Absinthe's Appeal
May 12, 2008Quaffing hard alcohol is hardly a healthy pastime, but absinthe, or "the Green Fairy," did no more damage to 20th-century drinkers than other spirits of the day, a team of scientists reported this week.
Imbibers once claimed the wormwood liqueur could trigger hallucinations or epileptic fits. The Dutch painter Vincent van Gogh is supposed to have cut off part of his own ear under its influence.
"Its psychoactive effect is just a fairy tale," said scientist Dirk Lachenmeier of the CVUA laboratory in Karlsruhe, Germany.
Wormwood exonerated
German researchers worked with US and British colleagues to test the level of thujon in 100-year-old bottles of absinthe. Thujon, a chemical found in wormwood, was the substance blamed for causing psychotic episodes.
The research found that absinthe contained only minimal levels of thujon and that the psychoactive effects were also questionable. The scientists said in the Journal of Agricultural and Food Chemistry that the thujon level in 13 of the century-old bottles they opened averaged 25.4 milligrams per liter.
That's below the level of 35 milligrams of thujon per liter allowed under European Union regulations.

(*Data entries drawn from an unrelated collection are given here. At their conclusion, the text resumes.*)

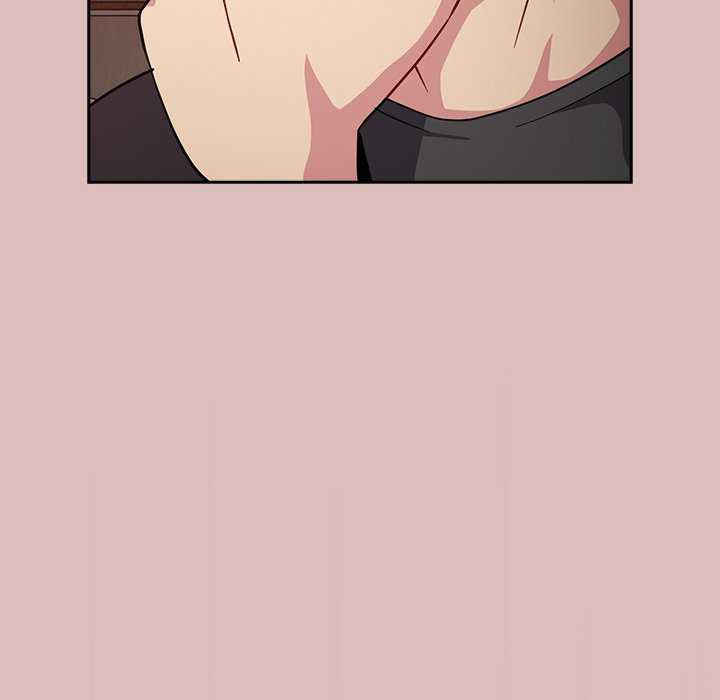 青梅以上恋人未满/越界的青梅竹马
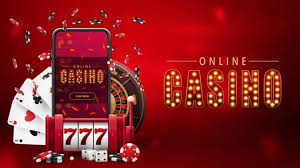 Easy Step-by-Step Guide to Register at Agent Spins Casino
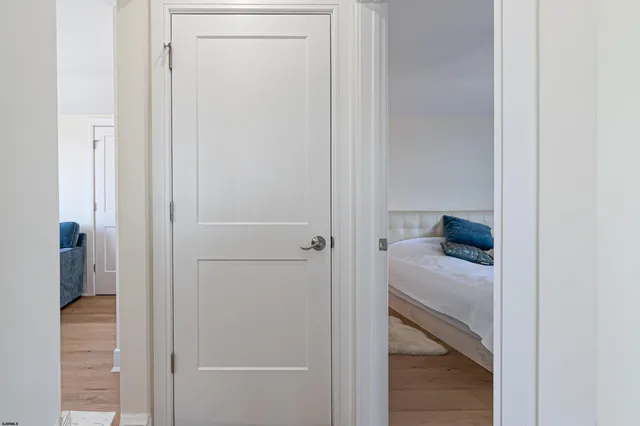 $35,000 | 111 North Belmont Avenue, Margate City, NJ 08402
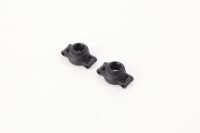 D-Power FMS Chevy Colorado - Radhalterung hinten (C3163)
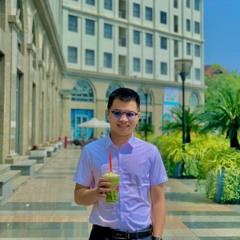 Tiến Phạm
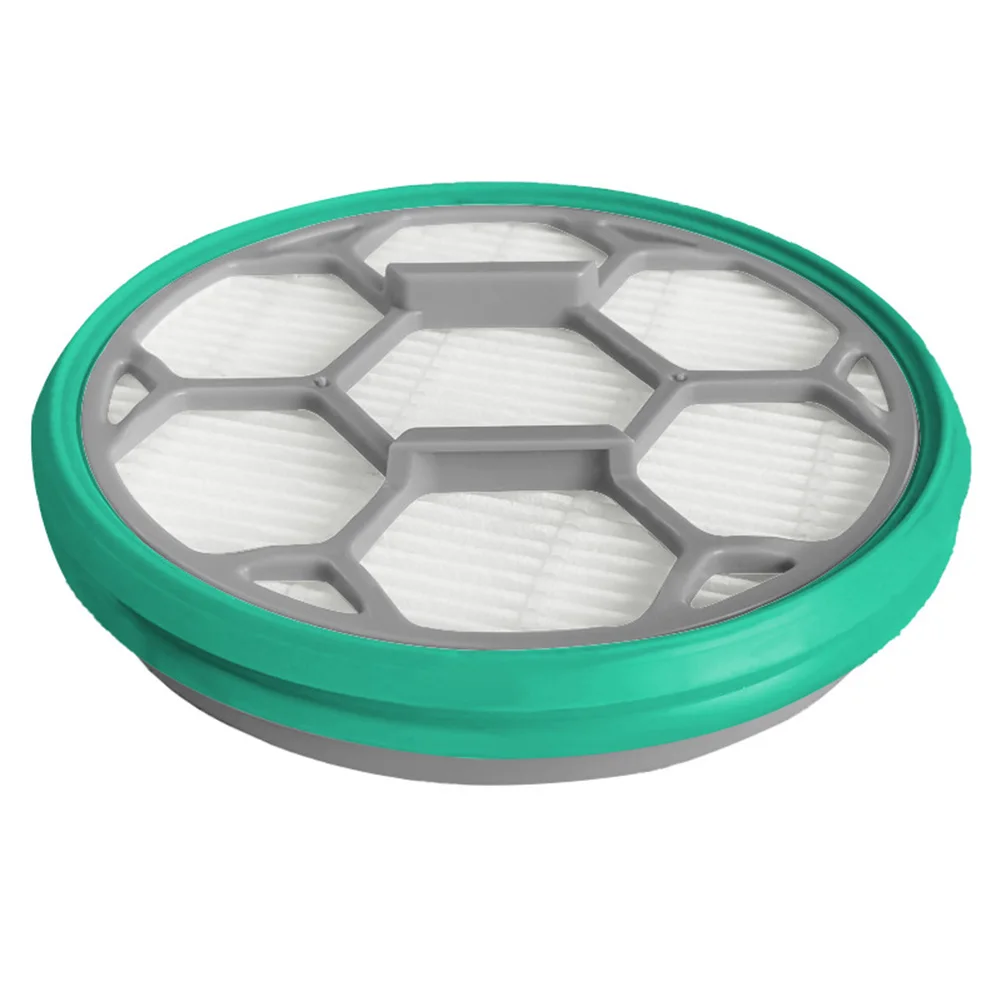 1/3   Ʈ, Neakasa Neabot P1 Pro ֿ  ׷ ŰƮ,  ü ǰ,  ,  ī  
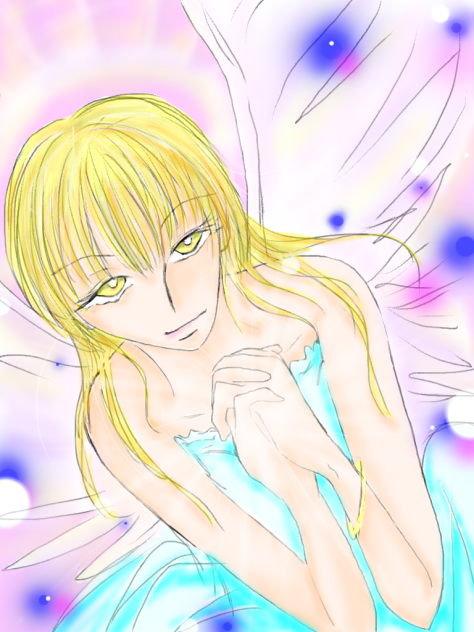 Wish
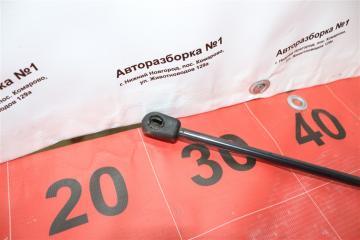 Амортизатор капота левый C-class 2009 w204 271.950 m271 Амортизатор капота левый C-class 2009 w204 271.950 m271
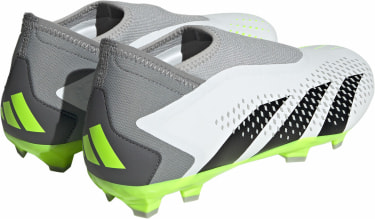Predator Accuracy.3 LL FG Fußballschuhe
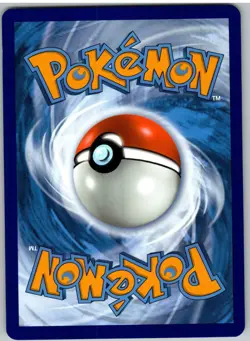 Eevee 119/189 Common Astral Radiance Pokemon NM - Image 2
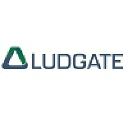 ludgate.com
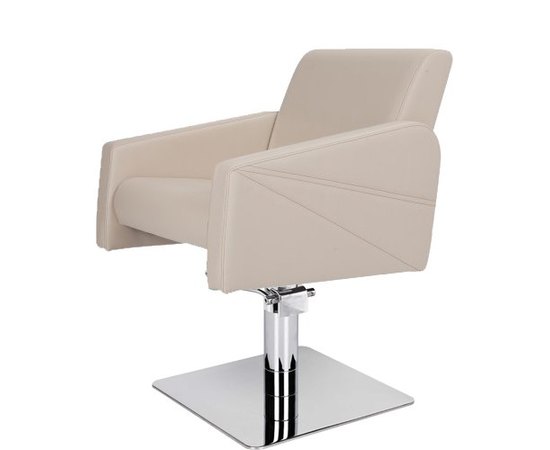 ARTMEN Julieta Крісло перукарське, фото 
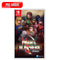 Nintendo Switch Night Slashers Remake Pre-Order Downpayment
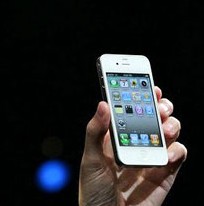 Apple e i suoi segreti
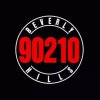 Иконка канала Сериал Беверли-Хиллз 90210 / Beverly Hills, 90210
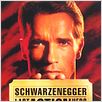 Last Action Hero : poster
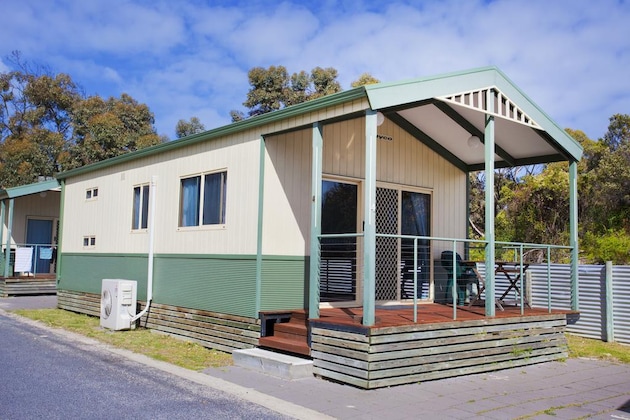 Gallery - Discovery Parks - Robe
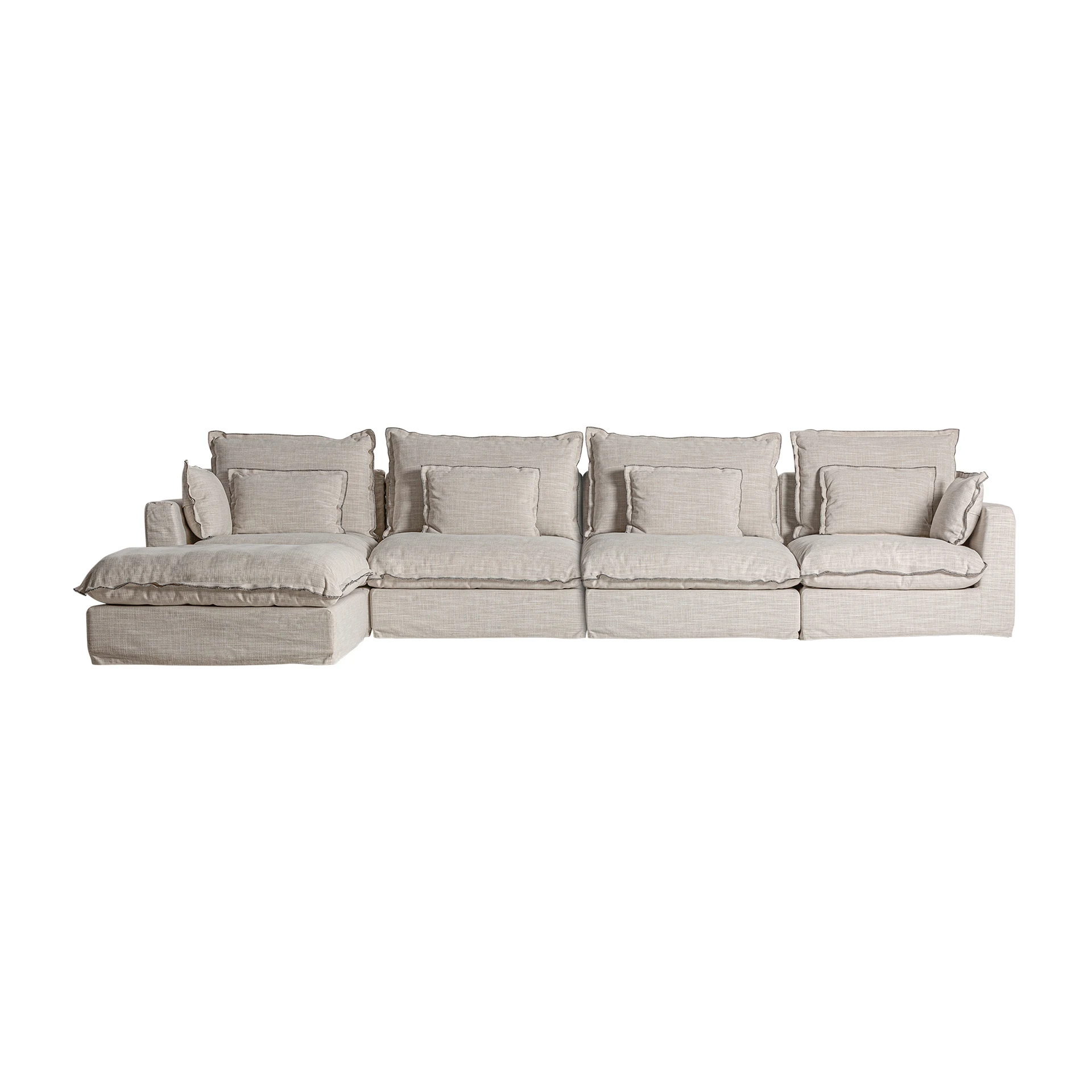 Modul coltar Bief VicalHome 35594 [14]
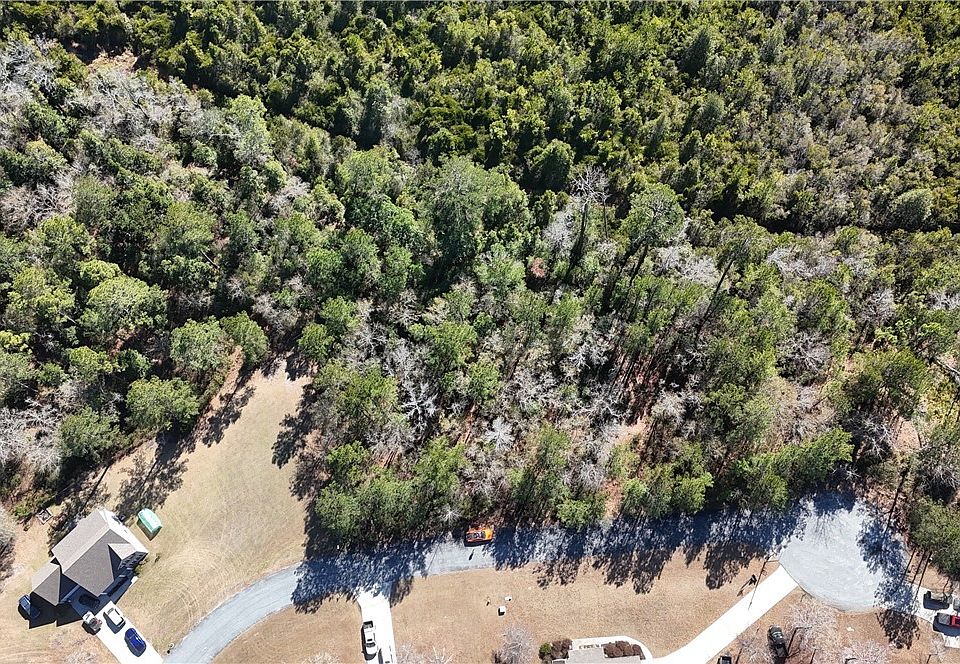 1st image of 121 Hunters Chase Drive Lot 61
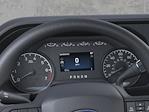 New 2023 Ford F-250 XL Super Cab 4x4 Pickup for sale #NQ4895 - photo 13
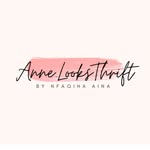 THRIFT THINGY - @anne.looksthrift_ - Instagram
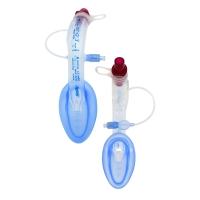 AIRQ3 LARYNGEAL MASK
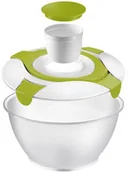 Inne naczynia kuchenne - Westmark Pojemnik na sałatę Westmark - miniaturka - grafika 1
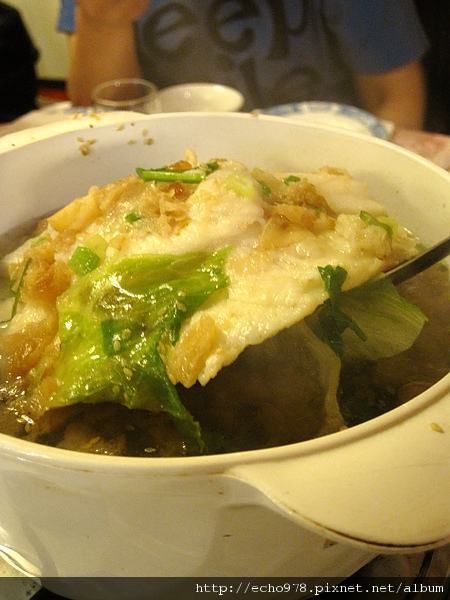 IMG_3879.JPG IMG_3879.JPG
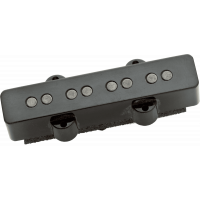 Seymour Duncan Antiquity II '60s Jazz Bazz Jive, chevalet/bridge - Vue 1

Absinthe wins official approval
Absinthe was all the rage in the 19th and early 20th centuries and was linked with artists and bohemians. Such luminaries as the French poet Arthur Rimbaud, the Irish literary giant Oscar Wilde and the British philosopher and writer Aleister Crowley were said to be devoted absinthe drinkers.
The association of absinthe with non-establishment figures led to criticism from social conservatives. In the end, absinthe shouldered the blame for all kinds of misbehavior.
A critic at the time said absinthe "makes you crazy and criminal ... and has killed a thousand French people."
Absinthe was banned in Europe for much of the 20th century and considered a dangerously addictive, psychoactive drug.
Absinthe is often pale green in color -- whence the Green Fairy moniker -- and is diluted with water and sweetened with sugar before drinking. France banned absinthe in 1915 and Germany did likewise in 1923.
In Europe, the ban was lifted in 1998. In the last decade there has been a boom in absinthe, which is widely available at cocktail bars throughout Europe.